> _What you should do_: In the text on whaling, about how many barrels of whale oil could an average-size sperm whale produce?

> _Document passage_:
Few issues get people more riled up than politics, religion or sports. But the longstanding clash that's evolved over the years about the right to hunt and kill whales -- or the right to stop those who do -- comes close.

Men have been hunting and killing whales, or whaling, for centuries. Early whalers started hunting for survival, but their motivation may have changed once there was good money to be made from their catches. Those days are gone.

Whaling for profit has been banned since 1986, but whaling for scientific research is still allowed in certain areas. This exception incites strong opposition among anti-whaling groups, including the Sea Shepherd Conservation Society and Greenpeace USA. The organizations accuse countries such as Japan of skirting a global law that has prohibited commercial whaling for more than two decades. In addition, conservationists say whaling is the reason that some whale populations have reached the brink of extinction and have had trouble regaining their numbers.

This article will take a look at the history and evolution of whaling, the impact it has had on the species and the ongoing battle to enforce the International Whaling Commission's (IWC's) ban on commercial whaling.

Now let's take a look at why whales -- the world's largest mammals -- were hunted in the first place.

Early man hunted whales because their meat and blubber were able to fulfill his basic survival needs. For thousands of years, the climate was too cold for many people, including the Eskimos and the indigenous people living in Greenland, to grow their own vegetables. Whale meat became breakfast, lunch and dinner. Whale blubber provided energy and vitamins A, C and D, and whale meat is rich in niacin, iron and protein [source: Tevuk]. Every part of the mammal was eaten or used to light lamps and make tools and sleds.

Consuming whale meat has also been woven into Japan's history and culture. Whale meat became a crucial part of the Japanese food supply after World War II, because it was a cheap source of protein for a country that was suffering from postwar poverty. This delicacy was even served to children in school lunches from the late 1940s to the early 1960s [source: McCurry]. However, today's Japanese youngsters aren't keen on eating whale meat just because their elders did. A Greenpeace poll conducted in the summer of 2006 by the Nippon Research Centre revealed that 95 percent of Japanese people say they never or rarely eat whale meat.

The mammal's oil also motivated whalers. Whale oil lit lamps and formed candle wax. It also found a place in margarine and other products, like additives in motor oils, automatic transmission fluids, cosmetics, perfumes, detergents and vitamins [source: Pees]. This plentiful oil allowed the commercial whaling industry to grow quickly. An average-size sperm whale could produce approximately 25 to 40 barrels of whale oil [source: Pees]. Whale oil fueled the economic growth of many nations, including the United States, Great Britain, Germany and Norway.

People in these areas don't depend on whale oil anymore, because petroleum eventually took its place as a fuel mainstay. Still, whaling continues despite a commercial ban imposed by the IWC, the body formed in 1946 to monitor the fate of whales. However, Japan is allowed to hunt whales annually under Article VIII of the International Convention for the Regulation of Whaling. The Japanese government says it's studying whale populations. Activist groups accuse the Japanese of hunting whales to sell the meat in their country.

> _Records provided_:
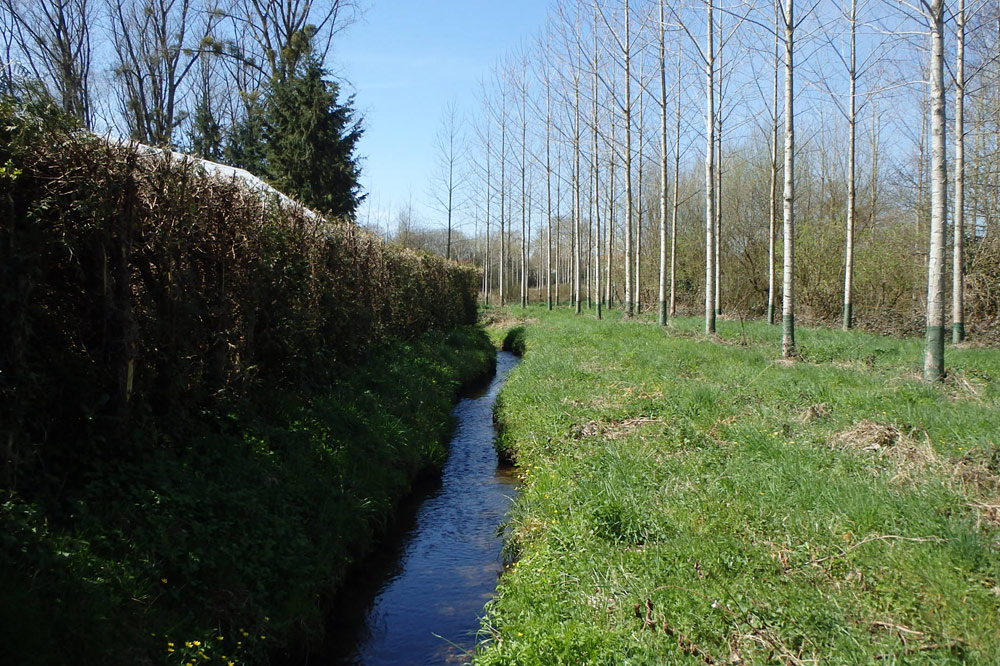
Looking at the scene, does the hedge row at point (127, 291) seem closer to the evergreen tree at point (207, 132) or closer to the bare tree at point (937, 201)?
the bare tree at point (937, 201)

...

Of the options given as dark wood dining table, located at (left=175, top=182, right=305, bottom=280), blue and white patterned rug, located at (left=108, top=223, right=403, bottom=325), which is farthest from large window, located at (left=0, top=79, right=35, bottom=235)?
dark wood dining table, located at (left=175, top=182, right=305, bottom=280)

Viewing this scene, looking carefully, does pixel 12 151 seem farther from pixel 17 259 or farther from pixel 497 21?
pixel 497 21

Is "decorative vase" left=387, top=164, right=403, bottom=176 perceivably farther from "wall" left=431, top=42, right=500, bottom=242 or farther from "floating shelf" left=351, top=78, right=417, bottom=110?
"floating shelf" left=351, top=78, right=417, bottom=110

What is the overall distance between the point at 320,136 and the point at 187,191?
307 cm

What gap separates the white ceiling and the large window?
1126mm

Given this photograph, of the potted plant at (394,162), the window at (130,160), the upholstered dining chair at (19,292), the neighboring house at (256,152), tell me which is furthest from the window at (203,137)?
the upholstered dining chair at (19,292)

> _Exercise result_: Approximately 25 to 40 barrels.